* [Task brief]
Continue the Idaho Supreme Court case summary of Tritthart v. Tritthart from the point where it stops.

* [Article]
************

Tritthart v. Tritthart

Decision Date07 June 1913
Citation133 P. 121,24 Idaho 186
PartiesG. W. TRITTHART, Appellant, v. MARTHA TRITTHART, Administratrix of the Estate of C. F. TRITTHART, Deceased, Respondent
CourtIdaho Supreme Court

NEGOTIABLE INSTRUMENT-PAYMENT-SUFFICIENCY OF EVIDENCE-NONSUIT.

1. Where a promissory note is executed and delivered to a bank by two persons, and the note upon its face contains the following language, "we promise to pay," such note upon its face is a joint and several liability, and such note is deemed prima facie to have been issued for a valuable consideration, and every person whose signature appears thereon to have become a party thereto for value.

2. In an action by G. W. T. against the administratrix of C. F. T deceased, to recover upon an implied contract, where it is claimed that G. W. T. signed as surety upon a note wherein C F. T. was principal, and such note was executed for a debt of C. F. T., and the evidence shows that the note was in the possession of G. W. T., and was introduced in evidence, and that there was indorsed upon said note "paid by G. W T.," such note and the indorsement, with other evidence that the same was paid by G. W. T., is sufficient to establish a prima facie case, and it is error of the trial court to grant a nonsuit.

3. Where a motion for a nonsuit is made at the conclusion of plaintiff's evidence, and certain grounds are assigned in such motion, and the motion is sustained, and an appeal is taken from the order and judgment of the court upon said motion, this court will not consider errors assigned by counsel in their brief which were not included in the motion for a nonsuit.

************

* [Supplied information]
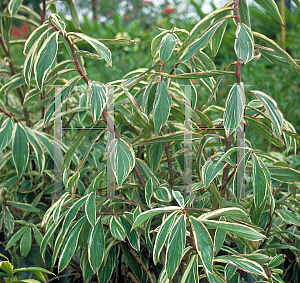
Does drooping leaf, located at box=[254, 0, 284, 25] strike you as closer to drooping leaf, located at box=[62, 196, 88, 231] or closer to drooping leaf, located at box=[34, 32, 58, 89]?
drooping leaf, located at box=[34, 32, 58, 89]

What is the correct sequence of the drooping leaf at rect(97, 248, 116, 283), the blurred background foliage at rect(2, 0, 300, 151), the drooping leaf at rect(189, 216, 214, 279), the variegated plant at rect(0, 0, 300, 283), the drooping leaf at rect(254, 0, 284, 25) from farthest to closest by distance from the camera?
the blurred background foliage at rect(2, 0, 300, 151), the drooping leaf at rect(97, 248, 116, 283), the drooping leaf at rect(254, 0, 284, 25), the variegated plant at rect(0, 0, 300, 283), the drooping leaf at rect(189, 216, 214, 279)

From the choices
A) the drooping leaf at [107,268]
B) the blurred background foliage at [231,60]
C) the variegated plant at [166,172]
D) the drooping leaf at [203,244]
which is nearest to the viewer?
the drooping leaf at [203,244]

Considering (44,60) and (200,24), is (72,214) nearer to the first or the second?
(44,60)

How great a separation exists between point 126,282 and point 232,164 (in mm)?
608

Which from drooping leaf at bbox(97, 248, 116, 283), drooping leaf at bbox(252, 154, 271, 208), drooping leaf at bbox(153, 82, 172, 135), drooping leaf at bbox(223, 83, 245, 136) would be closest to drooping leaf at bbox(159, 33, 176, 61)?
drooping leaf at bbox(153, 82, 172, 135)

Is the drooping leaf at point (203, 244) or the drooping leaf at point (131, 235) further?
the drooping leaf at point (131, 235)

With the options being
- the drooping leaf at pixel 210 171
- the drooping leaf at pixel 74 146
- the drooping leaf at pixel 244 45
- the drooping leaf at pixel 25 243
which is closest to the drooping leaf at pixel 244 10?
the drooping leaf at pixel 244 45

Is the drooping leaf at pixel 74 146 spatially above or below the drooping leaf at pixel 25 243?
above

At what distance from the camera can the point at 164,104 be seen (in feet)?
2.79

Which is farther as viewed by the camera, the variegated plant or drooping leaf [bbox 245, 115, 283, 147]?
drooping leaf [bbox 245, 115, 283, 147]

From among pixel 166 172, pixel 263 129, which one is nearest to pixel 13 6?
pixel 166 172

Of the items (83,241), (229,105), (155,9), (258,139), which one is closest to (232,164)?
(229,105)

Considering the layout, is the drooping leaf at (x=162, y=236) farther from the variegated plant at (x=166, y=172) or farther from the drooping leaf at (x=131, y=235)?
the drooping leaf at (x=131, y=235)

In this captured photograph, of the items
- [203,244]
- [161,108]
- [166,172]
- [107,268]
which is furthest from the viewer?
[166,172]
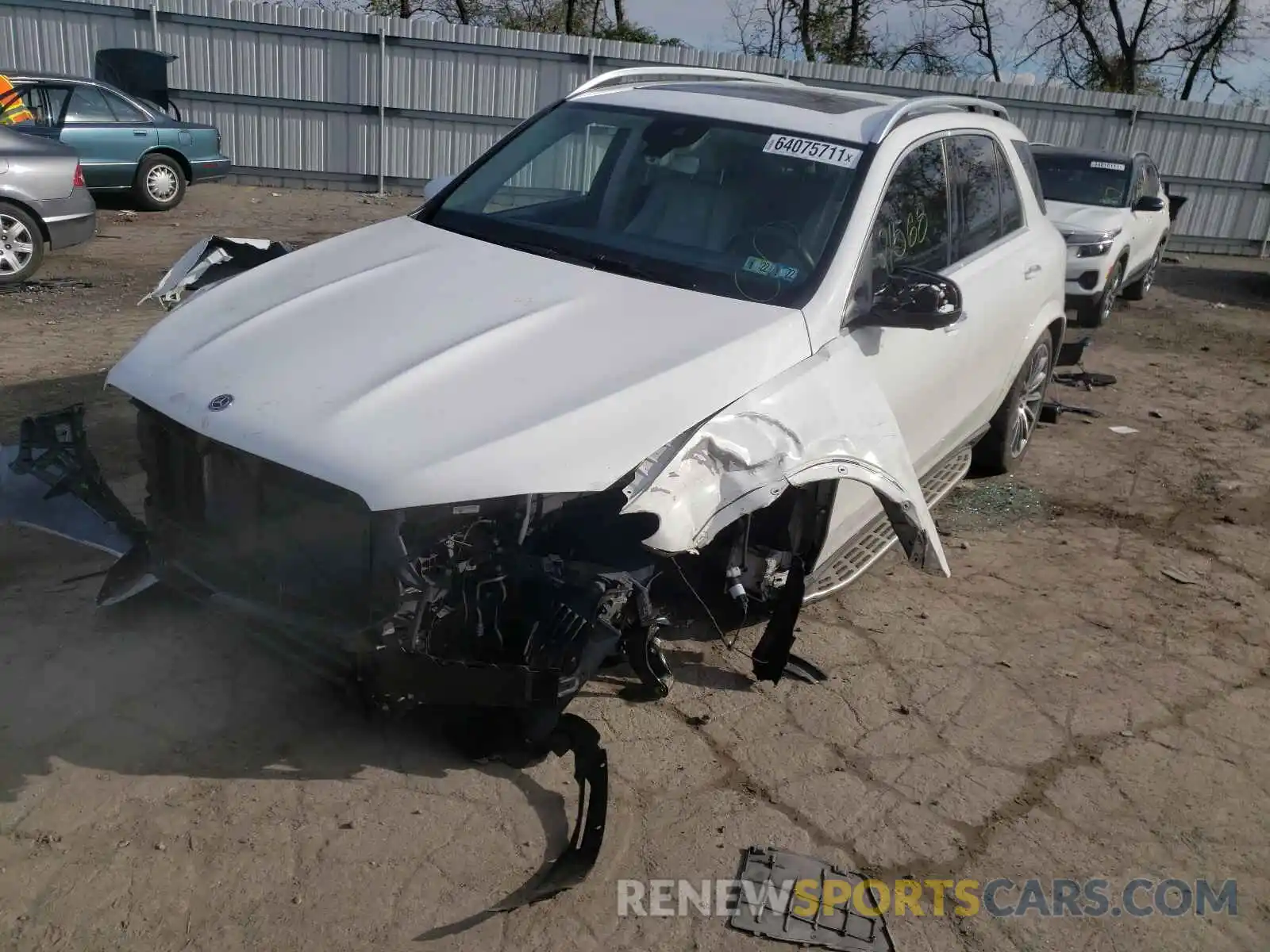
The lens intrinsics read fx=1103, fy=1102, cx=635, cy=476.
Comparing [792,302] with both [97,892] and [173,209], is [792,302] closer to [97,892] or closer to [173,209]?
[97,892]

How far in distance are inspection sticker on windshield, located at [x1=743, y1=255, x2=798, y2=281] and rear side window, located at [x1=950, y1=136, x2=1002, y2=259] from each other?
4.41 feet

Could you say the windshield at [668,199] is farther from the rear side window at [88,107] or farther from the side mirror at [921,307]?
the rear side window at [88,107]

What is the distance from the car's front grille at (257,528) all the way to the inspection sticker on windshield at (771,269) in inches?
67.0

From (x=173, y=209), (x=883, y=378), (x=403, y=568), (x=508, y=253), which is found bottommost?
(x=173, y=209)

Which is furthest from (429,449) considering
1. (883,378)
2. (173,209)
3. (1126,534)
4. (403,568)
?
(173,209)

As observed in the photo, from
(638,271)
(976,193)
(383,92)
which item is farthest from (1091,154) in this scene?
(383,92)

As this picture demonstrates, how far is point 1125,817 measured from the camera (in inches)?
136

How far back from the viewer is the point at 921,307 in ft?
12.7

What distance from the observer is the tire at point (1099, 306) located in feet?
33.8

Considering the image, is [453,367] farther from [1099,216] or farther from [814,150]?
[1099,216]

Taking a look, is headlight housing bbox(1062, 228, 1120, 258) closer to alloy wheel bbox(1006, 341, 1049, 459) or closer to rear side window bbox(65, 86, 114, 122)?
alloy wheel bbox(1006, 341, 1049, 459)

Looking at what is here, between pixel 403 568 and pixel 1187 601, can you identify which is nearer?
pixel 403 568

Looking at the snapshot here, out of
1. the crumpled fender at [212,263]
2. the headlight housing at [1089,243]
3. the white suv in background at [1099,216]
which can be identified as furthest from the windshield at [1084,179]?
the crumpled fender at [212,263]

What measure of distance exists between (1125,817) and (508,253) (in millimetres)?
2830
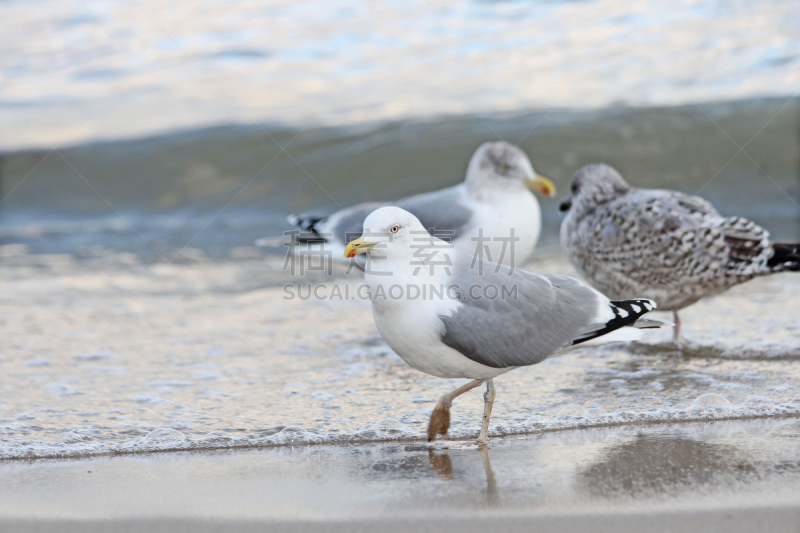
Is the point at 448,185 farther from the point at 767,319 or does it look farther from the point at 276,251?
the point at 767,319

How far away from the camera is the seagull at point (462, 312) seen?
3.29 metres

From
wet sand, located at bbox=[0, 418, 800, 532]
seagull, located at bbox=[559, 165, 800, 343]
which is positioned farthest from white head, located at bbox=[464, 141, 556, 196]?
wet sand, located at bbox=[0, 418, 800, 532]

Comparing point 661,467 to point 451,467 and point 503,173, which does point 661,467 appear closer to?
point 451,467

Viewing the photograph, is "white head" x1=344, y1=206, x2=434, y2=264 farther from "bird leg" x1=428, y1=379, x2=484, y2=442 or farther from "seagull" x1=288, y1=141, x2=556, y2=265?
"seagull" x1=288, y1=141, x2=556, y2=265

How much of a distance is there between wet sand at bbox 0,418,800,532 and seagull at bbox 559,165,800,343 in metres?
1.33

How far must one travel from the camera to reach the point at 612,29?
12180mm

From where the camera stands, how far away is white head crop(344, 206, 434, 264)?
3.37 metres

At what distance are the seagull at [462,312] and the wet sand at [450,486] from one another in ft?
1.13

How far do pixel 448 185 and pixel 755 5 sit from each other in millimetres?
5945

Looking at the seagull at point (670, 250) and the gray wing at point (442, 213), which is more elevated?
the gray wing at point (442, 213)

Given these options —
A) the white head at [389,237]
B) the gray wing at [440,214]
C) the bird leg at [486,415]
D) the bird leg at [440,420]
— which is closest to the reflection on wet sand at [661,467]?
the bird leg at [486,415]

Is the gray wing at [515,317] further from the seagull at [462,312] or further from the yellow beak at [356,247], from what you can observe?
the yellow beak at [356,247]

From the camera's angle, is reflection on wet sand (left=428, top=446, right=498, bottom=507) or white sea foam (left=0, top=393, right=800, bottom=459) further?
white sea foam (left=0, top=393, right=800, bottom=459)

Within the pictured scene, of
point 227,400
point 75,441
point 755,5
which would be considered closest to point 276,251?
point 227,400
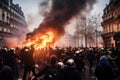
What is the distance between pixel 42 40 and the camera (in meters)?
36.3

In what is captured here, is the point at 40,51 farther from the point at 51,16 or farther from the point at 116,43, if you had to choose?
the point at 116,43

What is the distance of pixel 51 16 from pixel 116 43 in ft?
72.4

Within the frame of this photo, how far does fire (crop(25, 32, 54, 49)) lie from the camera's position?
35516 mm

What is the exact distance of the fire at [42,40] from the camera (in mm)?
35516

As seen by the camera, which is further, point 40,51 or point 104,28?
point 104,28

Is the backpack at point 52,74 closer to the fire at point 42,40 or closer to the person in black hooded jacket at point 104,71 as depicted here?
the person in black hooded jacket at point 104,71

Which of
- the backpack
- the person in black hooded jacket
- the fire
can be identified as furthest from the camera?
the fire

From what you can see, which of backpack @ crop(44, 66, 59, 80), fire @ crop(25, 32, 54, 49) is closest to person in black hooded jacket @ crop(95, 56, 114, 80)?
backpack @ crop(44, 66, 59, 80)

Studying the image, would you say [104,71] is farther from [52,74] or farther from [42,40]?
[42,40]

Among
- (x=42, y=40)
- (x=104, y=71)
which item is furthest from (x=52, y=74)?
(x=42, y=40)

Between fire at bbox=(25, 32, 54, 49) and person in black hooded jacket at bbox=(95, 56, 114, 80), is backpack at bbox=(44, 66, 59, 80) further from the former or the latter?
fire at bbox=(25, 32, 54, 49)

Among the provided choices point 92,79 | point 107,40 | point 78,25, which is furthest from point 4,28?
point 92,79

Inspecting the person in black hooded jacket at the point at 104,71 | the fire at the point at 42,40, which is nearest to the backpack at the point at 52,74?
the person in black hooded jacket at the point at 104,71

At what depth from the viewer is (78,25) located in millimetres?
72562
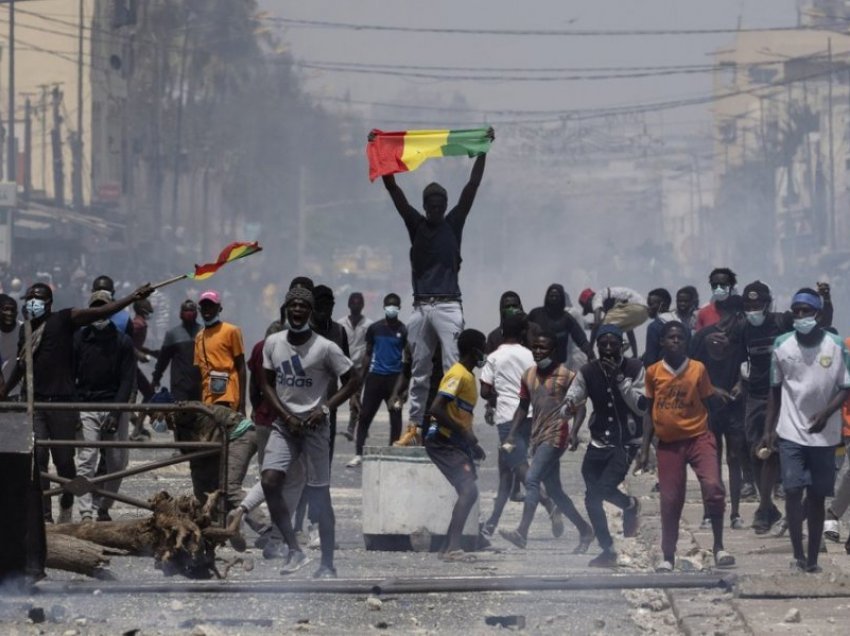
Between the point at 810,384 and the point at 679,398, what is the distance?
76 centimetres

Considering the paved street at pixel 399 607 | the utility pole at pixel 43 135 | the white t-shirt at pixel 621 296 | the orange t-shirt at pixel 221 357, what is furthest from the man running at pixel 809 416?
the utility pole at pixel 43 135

************

* [Result for this exercise]
APPEAL from the District Court of the Fourth Judicial District for Blaine County. Hon. Edward A. Walters, Judge.

Action upon a promissory note. Nonsuit granted. Appeal from order. Reversed.

Judgment reversed and a new trial granted. Costs awarded to appellant.

J. D. Hedrick, for Appellant.

The plaintiff, under sec. 5957, Rev. Codes, could not testify as to the nonpayment of the note, but, in the absence of testimony to the contrary, the note itself, as stated above, is sufficient evidence of the nonpayment of the note to take the case to the jury. (Light v. Stevens, 159 Cal. 288, 113 P. 659; Sheffield v. Cleland, 19 Idaho 612, 115 P. 20.)

McFadden & Brodhead, for Respondent.

"Where two persons execute a note, one as principal and the other as surety, and a judgment obtained upon the note is paid by the surety, the obligation of the principal to repay the surety is not 'founded upon a written instrument' within the meaning of the statute." (Chipman v. Morrill, 20 Cal. 132; Miller v. Ziegler, 3 Utah 17, 5 P. 518; Guild v. McDaniels, 43 Kan. 548, 23 P. 607; Richter v. Henningsan, 110 Cal. 530, 42 P. 1077; Faires v. Cockrill, 88 Tex. 428, 31 S.W. 190, 639, 28 L. R. A. 528; Sparks v. Childers, 2 Ind.App. 187, 47 S.W. 316.)

STEWART, J. Ailshie, C. J., concurs. SULLIVAN, J., Dissenting.

OPINION

STEWART, J.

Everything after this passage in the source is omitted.